In response, the ministry of finance had said: “At the end of May 2007, Nigeria’s gross reserves stood at $43.13 billion – comprising the CBN’s external reserves of $31.5 billion, $9.43 billion in the Excess Crude Account, and $2.18 billion in federal government’s savings.”
While speaking at the annual meeting of the International Monetary Fund and World Bank in 2016, Ngozi Okonjo-Iweala, two-time finance minister credited with setting up ECA in 2004, had said there was no political will to save excess crude revenue under Jonathan, blaming governors in particular.
“We tried it in Nigeria, we put in an oil price based fiscal rule in 2004 and it worked very well,” she said.
“We saved $22 billion because the political will to do it was there. And when the 2008/2009 crisis came, we were able to draw on those savings precisely to issue about a 5 percent of GDP fiscal stimulus to the economy and we never had to come to the bank or the fund.”
In response, Amaechi, who was the chairman of the governors’ forum under Jonathan, said governors asked that the money be shared because it kept reducing.
“In 2009, we had an economic crisis so President Yar’adua put $1billion in the economy so no one felt the crisis. I can’t remember what was left in that account, the excess crude account,” he said.
“During Goodluck Jonathan, every month when the governors went for the economic council meeting, the amount in the account kept dropping. If we asked about what happened to the money, the response we got was that the president approved for it to be spent.
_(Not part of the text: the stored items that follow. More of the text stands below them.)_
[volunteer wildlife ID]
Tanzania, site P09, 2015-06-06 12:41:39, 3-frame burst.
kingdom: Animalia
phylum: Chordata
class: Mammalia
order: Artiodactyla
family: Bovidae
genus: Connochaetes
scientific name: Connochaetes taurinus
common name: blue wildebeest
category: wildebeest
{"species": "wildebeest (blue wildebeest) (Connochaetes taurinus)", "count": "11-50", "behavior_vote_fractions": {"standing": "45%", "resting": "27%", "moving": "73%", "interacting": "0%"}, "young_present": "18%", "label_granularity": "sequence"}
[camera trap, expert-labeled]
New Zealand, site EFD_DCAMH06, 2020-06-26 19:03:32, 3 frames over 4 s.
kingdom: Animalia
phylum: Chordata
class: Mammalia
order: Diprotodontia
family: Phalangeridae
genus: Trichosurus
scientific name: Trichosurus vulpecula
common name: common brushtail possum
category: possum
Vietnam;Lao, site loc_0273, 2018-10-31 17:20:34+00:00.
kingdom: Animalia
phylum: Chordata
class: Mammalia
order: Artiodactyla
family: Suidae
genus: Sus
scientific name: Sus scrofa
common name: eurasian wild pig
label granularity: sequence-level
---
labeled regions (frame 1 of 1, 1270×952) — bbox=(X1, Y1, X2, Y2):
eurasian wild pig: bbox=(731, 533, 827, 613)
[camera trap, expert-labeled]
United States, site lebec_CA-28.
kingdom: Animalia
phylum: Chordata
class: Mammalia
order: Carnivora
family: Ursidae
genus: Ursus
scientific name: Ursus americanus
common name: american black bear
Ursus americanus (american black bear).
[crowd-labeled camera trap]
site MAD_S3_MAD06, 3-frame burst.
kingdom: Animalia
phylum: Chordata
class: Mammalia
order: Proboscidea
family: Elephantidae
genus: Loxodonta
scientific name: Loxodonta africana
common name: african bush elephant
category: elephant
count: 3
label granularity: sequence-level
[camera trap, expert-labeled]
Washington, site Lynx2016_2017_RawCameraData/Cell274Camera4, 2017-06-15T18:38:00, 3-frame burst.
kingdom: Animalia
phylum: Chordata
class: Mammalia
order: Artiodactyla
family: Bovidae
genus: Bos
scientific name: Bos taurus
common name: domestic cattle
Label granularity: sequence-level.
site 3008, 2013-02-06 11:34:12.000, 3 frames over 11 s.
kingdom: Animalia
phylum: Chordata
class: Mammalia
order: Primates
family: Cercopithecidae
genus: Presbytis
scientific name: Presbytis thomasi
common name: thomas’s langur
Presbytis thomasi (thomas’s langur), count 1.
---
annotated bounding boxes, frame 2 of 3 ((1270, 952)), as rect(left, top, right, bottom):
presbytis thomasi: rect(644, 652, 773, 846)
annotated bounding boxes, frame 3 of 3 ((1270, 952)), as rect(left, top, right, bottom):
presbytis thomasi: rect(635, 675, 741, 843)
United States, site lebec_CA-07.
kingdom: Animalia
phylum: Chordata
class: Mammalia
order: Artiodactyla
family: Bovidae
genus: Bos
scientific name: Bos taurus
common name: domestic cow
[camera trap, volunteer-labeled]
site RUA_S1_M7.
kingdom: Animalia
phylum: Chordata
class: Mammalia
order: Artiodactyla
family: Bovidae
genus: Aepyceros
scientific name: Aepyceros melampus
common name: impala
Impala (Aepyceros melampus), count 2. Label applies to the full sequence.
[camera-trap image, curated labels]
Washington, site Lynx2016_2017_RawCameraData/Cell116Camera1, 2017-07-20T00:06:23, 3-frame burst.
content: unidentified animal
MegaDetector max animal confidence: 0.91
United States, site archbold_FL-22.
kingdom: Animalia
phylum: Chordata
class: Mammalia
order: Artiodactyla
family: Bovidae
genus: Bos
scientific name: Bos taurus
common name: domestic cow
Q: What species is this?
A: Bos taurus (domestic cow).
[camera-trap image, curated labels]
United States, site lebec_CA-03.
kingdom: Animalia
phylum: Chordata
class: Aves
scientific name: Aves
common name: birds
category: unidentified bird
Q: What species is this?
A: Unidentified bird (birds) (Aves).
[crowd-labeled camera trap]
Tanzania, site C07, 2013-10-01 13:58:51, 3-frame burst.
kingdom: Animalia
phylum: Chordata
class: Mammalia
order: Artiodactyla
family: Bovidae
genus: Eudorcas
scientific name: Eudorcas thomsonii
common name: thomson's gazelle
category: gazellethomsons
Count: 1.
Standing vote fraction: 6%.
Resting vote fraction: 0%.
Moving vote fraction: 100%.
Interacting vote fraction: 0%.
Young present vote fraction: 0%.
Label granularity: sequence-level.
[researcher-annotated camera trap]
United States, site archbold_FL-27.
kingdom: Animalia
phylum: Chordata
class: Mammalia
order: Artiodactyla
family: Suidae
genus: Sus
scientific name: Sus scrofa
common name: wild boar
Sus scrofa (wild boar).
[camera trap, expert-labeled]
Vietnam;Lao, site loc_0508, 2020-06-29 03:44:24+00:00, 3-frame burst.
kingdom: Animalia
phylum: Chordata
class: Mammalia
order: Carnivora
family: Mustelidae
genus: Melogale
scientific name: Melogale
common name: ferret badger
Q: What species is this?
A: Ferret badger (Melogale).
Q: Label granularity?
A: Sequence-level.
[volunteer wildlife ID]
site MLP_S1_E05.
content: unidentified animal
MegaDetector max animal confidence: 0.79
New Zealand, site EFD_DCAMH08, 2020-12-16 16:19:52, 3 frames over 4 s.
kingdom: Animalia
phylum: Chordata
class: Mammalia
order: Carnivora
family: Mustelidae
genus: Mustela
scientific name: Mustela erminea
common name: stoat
“So we told the vice president and the minister for finance that there was a need for us to share part of this money and we began to agitate. They now agreed to share part of the money and they did.”
ECA AND LEAKAGES
The senate recently called for the abolishment of the ECA. The lawmakers described it as an avenue for revenue leakages citing a report by the Natural Resource Governance Institute, which said the ECA is one of the most poorly managed in the world.
“For instance, it was reported that the ECA increased from $5.16 billion in 2005 to over $20billion in 2008, and decreased to less than $4billion by 2010 with no known tracking of its operations,” Rose Oko, senator representing Cross River north, said.
“At various times and from several quarters in 2013, it was purported that $5 billion was missing from the ECA, and that $2 billion was withdrawn without authorisation.
“These accusations between tiers of government portrays a financial system that is flawed and without probity.”
HAS NIGERIAN RESERVE EVER HIT $65BN?
The answer to this is no. The highest point reached by an Nigerian reserve is $62 billion. This was the balance of the external reserves as at September 2008 during the Yar’Adua-led administration.
The claim that Obasanjo left $65 billion in the ECA is false. He left $43.13 billion in foreign reserves (out of which only $9.43 billion in ECA), while Yar’Adua build reserves to peak at $62 billion (out of which $22 billion was in ECA — the highest ever in Nigeria’s history).